No, I’m originally from LA and Melissa grew up in New Orleans and Virginia.

How did you end up in New York?

I think we were just drawn to New York and bored of our other lives. New York is a big exciting place with a culture and arts scene. Yeah, we were excited to come here. I mean, I was originally actually drawn here for dance, cause I’m a dancer. But I just ended up playing music, and dancing as well, but a lot more music then dance!

When you decided to start Telepathe, did you have a set idea of what you wanted to do musically?

Well, our musical ideas that came about on the record took awhile to evolve actually. In our old band, it was a rock band for the most part. I was playing a drum kit and Melissa was playing a guitar. We wrote all the music in a rehearsal space by jamming out. There was four of us so it was like a collaboration between all of us and everything happened in the rehearsal space.

When the band broke up, Me and Melissa decided we were tired of sticking to one instrument as we considered ourselves multi-instrumentalists.
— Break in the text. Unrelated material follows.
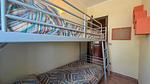 bed - Ferienwohnung für 4 Personen (55 m²) in Lu Bagnu - Top-Hundeurlaub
I wanted to make it a lot more melodic with my ideas by playing synthesisers and she, well, both of us wanted to write music where we were thinking about the song as a whole, not just being one piece of the song-writing.

Full composition!?

Yeah! And we wanted to spend a lot more time on song-writing. We just ended up the two of us, spending a lot of time together working on music all the time. It became so much more of a bigger part of our daily lives and we just found ourselves experimenting with more musical ideas. Over the course of a year we slowly created a studio and got more and more into writing stuff on a computer and using drum machines, samplers and synthesisers. Creating a song in that way, rather then getting together and jamming a song out on instruments.

Have you both played music for most of your lives?

I grew up playing the piano. I was pretty serious about it and classical music. Melissa has been playing in bands since she was in high school. She was always more of a guitarist. But we both play other instruments as well.

Speaking outside of music, what life experiences or interests do you think inform the way Telepathe sounds?

Like I said, I’m interested in dance and Melissa is interested in art and video. I feel like more then just being musicians, we’re really interested in the creative process. So we don’t have one specific way that a song will come about, or one technique; you know?

This band, me and Melissa making music, came from a lot of time together. We devoted a lot of time to making our musical life a priority. She and I don’t really have a strong career pursuit outside of that. We’re working towards our dream, you know? We were working jobs to fulfil this goal to be able to have enough time to make music. We were struggling, especially at the time we were making Dance Mother and we shared a room and we would go and work in cafes, then come home and make stuff.

Telepathe perform on the 4th of January at The San Francisco Bath House in Wellington and on the 5th of January at Whammy Bar in Auckland.